#### Quoted passage

══════

United States
SECURITIES AND EXCHANGE COMMISSION
Washington, D.C. 20549
Form 8-K
Current Report
PURSUANT TO SECTION 13 OR 15(d) OF THE
SECURITIES EXCHANGE ACT OF 1934
Date of Report (Date of earliest event reported): July 13, 2023 (July 11, 2023)
Newcourt Acquisition Corp
(Exact name of registrant as specified in its charter)
Cayman Islands | | 001-40929 | | N/A |
(State or other jurisdiction of incorporation) | | (Commission File Number) | | (IRS Employer Identification No.) |
2201 Broadway, Suite 705
Oakland, CA 94612
(Address of principal executive offices, including zip code)
Registrant’s telephone number, including area code: (510) 214-3750
Not Applicable
(Former name or former address, if changed since last report)

══════

#### Items
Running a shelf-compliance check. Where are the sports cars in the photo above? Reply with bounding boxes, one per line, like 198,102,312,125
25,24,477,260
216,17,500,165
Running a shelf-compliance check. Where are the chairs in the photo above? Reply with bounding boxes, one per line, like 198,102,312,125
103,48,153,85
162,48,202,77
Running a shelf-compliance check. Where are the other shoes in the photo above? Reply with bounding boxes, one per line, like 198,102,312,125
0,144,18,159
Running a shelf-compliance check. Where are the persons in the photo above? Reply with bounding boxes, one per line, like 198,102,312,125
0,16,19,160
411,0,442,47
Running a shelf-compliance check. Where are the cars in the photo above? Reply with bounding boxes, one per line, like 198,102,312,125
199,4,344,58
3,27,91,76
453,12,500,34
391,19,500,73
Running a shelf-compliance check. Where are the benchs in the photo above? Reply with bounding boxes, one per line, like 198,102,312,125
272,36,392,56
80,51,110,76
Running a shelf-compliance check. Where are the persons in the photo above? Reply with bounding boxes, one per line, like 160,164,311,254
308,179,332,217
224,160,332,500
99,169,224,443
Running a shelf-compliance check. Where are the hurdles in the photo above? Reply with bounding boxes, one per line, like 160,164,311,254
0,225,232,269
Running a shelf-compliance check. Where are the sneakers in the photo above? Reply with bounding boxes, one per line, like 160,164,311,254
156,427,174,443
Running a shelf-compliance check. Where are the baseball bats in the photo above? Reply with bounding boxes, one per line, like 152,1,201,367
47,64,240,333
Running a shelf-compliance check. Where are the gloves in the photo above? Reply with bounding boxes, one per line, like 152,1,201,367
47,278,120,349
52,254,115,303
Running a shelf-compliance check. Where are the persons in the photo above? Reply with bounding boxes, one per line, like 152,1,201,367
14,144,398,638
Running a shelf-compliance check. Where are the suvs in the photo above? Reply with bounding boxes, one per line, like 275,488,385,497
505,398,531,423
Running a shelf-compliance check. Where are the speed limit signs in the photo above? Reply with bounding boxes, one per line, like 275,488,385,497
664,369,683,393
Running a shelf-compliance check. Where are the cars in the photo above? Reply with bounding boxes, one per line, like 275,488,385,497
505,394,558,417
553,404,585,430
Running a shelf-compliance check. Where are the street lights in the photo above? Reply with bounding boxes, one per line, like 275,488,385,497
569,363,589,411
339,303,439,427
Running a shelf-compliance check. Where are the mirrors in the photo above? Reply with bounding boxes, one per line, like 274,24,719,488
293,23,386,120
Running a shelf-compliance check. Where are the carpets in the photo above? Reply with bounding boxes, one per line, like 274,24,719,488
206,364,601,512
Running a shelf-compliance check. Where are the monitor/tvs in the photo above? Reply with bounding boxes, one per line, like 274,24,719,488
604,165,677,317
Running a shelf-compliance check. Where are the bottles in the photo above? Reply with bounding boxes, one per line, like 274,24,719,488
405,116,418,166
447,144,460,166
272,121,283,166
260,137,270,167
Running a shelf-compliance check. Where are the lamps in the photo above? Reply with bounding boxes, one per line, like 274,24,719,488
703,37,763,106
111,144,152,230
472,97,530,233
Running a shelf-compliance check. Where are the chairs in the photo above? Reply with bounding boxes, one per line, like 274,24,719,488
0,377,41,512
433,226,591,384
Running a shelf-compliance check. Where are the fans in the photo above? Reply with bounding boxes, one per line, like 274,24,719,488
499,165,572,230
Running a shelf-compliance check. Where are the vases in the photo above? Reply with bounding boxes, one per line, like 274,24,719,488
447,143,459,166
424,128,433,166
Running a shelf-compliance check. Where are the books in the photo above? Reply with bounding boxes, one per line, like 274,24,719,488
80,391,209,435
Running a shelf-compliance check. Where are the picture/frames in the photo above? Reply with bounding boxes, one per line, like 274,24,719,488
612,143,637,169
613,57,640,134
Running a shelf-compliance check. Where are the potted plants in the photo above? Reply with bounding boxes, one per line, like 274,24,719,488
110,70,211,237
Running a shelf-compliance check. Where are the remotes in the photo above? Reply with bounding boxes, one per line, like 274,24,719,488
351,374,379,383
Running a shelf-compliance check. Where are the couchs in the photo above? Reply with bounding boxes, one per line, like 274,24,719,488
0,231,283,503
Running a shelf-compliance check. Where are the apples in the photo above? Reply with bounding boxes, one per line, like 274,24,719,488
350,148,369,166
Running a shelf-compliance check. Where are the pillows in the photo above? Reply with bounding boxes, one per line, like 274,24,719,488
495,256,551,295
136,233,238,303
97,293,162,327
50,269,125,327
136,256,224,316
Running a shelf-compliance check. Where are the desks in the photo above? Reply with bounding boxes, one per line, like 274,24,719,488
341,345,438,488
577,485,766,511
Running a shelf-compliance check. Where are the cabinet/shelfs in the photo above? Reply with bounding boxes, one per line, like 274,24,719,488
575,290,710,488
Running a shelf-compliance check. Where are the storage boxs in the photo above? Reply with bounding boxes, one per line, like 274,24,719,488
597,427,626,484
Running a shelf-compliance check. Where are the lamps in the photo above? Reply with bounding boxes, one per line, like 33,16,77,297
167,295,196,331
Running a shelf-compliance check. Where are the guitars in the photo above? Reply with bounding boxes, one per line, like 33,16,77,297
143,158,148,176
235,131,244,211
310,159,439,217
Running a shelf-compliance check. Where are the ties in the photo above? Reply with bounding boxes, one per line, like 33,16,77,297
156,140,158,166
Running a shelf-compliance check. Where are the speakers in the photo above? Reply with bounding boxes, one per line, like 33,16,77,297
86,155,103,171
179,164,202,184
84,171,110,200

══════

#### Problems and tasks
1. Please retype the part of the Form 8-K cover page that opens with the words containing "Cayman Islands |" and closes with "including zip code)".
2. Summarize the Form 8-K cover page in two sentences.

#### Completed exercise
1.
Cayman Islands | | 001-40929 | | N/A |
(State or other jurisdiction of incorporation) | | (Commission File Number) | | (IRS Employer Identification No.) |
2201 Broadway, Suite 705
Oakland, CA 94612
(Address of principal executive offices, including zip code)

2. This Form 8-K is a current report for Newcourt Acquisition Corp, a Cayman Islands registrant with Commission File Number 001-40929, pursuant to Section 13 or 15(d) of the Securities Exchange Act of 1934. The report is dated July 13, 2023, with an earliest reported event of July 11, 2023, and it lists principal executive offices at 2201 Broadway, Suite 705, Oakland, CA 94612.